Source: https://www.facebook.com/profile.php?id=100005135564621

C'est probablement la première fois que nous entendons un tel discours: lors d'un débat télévisé, un général français, Nicolas Richoux (photo), a avancé l'idée d'une lutte armée entre Européens et Américains, dans le cas où ces derniers attaqueraient le Groenland, un pays «allié».

D'autres signes indiquent que le Groenland sera une pomme de discorde dans les relations «transatlantiques».

Le vice-chancelier allemand Lars Klingbeil a envoyé des messages clairs de solidarité avec le Danemark, tandis que Friedrich Merz a relativisé l'idée d'envoyer des troupes européennes en Ukraine sans l'accord de la Russie.

Les relations internationales sont dominées par le conflit principal entre les États-Unis et l'axe Russie-Chine. Cependant, il existe également un conflit potentiel important au niveau des relations entre les États-Unis et l'Europe.
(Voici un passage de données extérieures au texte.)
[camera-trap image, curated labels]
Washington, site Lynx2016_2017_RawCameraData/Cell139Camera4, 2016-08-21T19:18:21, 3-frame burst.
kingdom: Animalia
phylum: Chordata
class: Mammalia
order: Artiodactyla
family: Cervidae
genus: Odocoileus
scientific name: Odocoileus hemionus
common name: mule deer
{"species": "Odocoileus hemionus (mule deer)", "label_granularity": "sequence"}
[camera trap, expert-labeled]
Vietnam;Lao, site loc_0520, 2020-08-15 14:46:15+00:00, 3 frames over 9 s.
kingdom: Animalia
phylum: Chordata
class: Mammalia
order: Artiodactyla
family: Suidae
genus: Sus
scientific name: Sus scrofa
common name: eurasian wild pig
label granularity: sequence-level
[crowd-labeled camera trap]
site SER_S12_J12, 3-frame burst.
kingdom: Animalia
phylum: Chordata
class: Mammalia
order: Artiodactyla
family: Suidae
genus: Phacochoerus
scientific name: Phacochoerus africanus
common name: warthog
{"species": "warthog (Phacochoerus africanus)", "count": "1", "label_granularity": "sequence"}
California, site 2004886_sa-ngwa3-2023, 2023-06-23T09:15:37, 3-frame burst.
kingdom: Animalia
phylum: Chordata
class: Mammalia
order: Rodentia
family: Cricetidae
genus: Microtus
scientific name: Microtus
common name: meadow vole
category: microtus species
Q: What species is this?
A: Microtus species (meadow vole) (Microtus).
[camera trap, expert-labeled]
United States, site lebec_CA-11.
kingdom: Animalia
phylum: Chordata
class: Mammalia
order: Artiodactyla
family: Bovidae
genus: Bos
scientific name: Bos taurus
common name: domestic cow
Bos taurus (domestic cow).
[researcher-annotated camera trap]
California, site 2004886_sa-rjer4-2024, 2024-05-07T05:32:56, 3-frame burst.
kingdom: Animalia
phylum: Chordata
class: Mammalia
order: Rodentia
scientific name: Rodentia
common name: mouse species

Ce dernier conflit découle du premier.

Les États-Unis aspirent à un monde «souverainiste» selon leur propre définition, c'est-à-dire un monde dans lequel les États-Unis pourraient démanteler toute alliance d'États, qu'elle soit de type BRICS (mondiale ou à potentiel mondial) ou de type UE (locale), afin que les États-Unis restent ainsi le souverain absolu parmi les souverains.

Les BRICS, tout comme l'UE, ont un potentiel économique et stratégique qui gêne la puissance américaine. La dilution de ces structures serait à l'avantage de Washington.

Les attaques contre le Venezuela et l'Iran sont des attaques contre les BRICS (tout comme les tracasseries à l'encontre de l'Inde), tandis que l'exportation du souverainisme vers l'Europe (tout comme le conflit en Ukraine) sont des chocs électriques infligés à l'UE et à l'UE et à la Russie (prises ensemble).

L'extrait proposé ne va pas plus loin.